Brief 1: Repeat the part of the uevent patch note below from "New generic netlink" up to and including "target process id.", word for word.

Selected extract:
New generic netlink module to provide an interface with the new
forwarding interface for uevent.  The driver allows a user to
direct a uevent as read from the kernel to a specific network
namespace by providing the uevent message, and a target process id.
The uapi header file provides the message format.

Signed-off-by: Michael J. Coss <michael.coss@alcatel-lucent.com>
---
 include/uapi/linux/Kbuild   |   1 +
 include/uapi/linux/udevns.h |  19 ++++++++
 net/Kconfig                 |   1 +
 net/Makefile                |   1 +
 net/udevns/Kconfig          |   9 ++++
 net/udevns/Makefile         |   5 ++
 net/udevns/udevns.c         | 112 ++++++++++++++++++++++++++++++++++++++++++++
 net/udevns/udevns.h         |  19 ++++++++
 8 files changed, 167 insertions(+)

Brief 2: Reproduce the rows of the data block below verbatim, from the line with "Which among" up to and including the final line of the block.

[A data block]
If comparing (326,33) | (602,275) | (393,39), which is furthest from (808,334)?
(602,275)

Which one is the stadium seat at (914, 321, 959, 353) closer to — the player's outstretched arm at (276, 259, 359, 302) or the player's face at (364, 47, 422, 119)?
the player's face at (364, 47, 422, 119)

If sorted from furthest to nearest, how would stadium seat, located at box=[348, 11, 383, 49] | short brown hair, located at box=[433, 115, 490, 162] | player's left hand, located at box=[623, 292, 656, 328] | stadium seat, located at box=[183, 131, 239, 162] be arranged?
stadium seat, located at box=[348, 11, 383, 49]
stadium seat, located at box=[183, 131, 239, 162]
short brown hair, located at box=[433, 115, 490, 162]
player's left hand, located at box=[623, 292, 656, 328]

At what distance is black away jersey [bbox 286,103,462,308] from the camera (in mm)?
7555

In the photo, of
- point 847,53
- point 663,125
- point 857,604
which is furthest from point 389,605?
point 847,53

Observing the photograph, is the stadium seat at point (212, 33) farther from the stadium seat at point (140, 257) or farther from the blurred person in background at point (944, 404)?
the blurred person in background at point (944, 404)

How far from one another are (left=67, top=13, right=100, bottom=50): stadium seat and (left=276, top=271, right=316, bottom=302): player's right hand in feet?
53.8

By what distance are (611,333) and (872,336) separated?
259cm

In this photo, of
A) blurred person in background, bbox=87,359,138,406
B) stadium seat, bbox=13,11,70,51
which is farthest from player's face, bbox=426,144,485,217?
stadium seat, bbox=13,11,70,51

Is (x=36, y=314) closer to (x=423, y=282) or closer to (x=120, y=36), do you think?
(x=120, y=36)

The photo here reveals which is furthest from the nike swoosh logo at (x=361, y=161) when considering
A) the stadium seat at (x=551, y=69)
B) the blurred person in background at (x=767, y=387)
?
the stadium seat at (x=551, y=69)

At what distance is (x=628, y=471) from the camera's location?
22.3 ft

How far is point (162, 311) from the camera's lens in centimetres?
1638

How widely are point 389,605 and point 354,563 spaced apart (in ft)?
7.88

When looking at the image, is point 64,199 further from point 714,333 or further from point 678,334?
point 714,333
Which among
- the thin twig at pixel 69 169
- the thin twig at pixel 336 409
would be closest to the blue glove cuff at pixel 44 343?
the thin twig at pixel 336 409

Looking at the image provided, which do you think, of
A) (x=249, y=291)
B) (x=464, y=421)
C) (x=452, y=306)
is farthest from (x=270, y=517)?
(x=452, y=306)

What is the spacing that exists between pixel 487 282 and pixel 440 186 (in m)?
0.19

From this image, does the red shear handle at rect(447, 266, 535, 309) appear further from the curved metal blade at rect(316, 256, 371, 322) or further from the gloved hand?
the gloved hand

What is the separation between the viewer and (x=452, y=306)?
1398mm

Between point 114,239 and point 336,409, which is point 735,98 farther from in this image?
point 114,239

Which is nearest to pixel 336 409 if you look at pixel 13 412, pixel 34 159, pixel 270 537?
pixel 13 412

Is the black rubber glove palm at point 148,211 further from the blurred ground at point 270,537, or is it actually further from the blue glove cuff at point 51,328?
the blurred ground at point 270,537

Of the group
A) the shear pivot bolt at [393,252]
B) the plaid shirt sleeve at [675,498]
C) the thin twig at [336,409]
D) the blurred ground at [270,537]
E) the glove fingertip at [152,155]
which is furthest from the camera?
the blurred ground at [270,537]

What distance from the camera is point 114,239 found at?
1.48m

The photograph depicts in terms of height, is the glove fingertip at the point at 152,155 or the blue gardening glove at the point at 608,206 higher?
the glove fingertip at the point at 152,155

Task response 1:
New generic netlink module to provide an interface with the new
forwarding interface for uevent.  The driver allows a user to
direct a uevent as read from the kernel to a specific network
namespace by providing the uevent message, and a target process id.

Task response 2:
Which among
- the thin twig at pixel 69 169
- the thin twig at pixel 336 409
would be closest to the blue glove cuff at pixel 44 343?
the thin twig at pixel 336 409

Looking at the image provided, which do you think, of
A) (x=249, y=291)
B) (x=464, y=421)
C) (x=452, y=306)
is farthest from (x=270, y=517)?
(x=452, y=306)

What is the spacing that exists between pixel 487 282 and pixel 440 186 (in m)?
0.19

From this image, does the red shear handle at rect(447, 266, 535, 309) appear further from the curved metal blade at rect(316, 256, 371, 322) or further from the gloved hand?
the gloved hand

What is the separation between the viewer and (x=452, y=306)?
1398mm

Between point 114,239 and point 336,409, which is point 735,98 farther from in this image?
point 114,239

Which is nearest to pixel 336 409 if you look at pixel 13 412, pixel 34 159, pixel 270 537?
pixel 13 412

Is the black rubber glove palm at point 148,211 further from the blurred ground at point 270,537, or is it actually further from the blue glove cuff at point 51,328?
the blurred ground at point 270,537

Of the group
A) the shear pivot bolt at [393,252]
B) the plaid shirt sleeve at [675,498]
C) the thin twig at [336,409]
D) the blurred ground at [270,537]
E) the glove fingertip at [152,155]
which is furthest from the camera?
the blurred ground at [270,537]

What distance from the camera is point 114,239 found at?
1.48m

The photograph depicts in terms of height, is the glove fingertip at the point at 152,155 or the blue gardening glove at the point at 608,206 higher?
the glove fingertip at the point at 152,155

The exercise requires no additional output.